> _THE PROBLEM_:
Copy out all the records, word for word.

> _MATERIAL SUPPLIED_:
═══

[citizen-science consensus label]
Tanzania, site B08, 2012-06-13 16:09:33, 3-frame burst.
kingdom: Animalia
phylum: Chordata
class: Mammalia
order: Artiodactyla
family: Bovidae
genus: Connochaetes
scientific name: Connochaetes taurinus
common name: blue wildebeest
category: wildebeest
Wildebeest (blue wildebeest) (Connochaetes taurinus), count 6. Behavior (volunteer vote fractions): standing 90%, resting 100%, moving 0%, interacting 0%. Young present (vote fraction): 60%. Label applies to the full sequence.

═══

> _ANSWER FOR THE TASK_:
[citizen-science consensus label]
Tanzania, site B08, 2012-06-13 16:09:33, 3-frame burst.
kingdom: Animalia
phylum: Chordata
class: Mammalia
order: Artiodactyla
family: Bovidae
genus: Connochaetes
scientific name: Connochaetes taurinus
common name: blue wildebeest
category: wildebeest
Wildebeest (blue wildebeest) (Connochaetes taurinus), count 6. Behavior (volunteer vote fractions): standing 90%, resting 100%, moving 0%, interacting 0%. Young present (vote fraction): 60%. Label applies to the full sequence.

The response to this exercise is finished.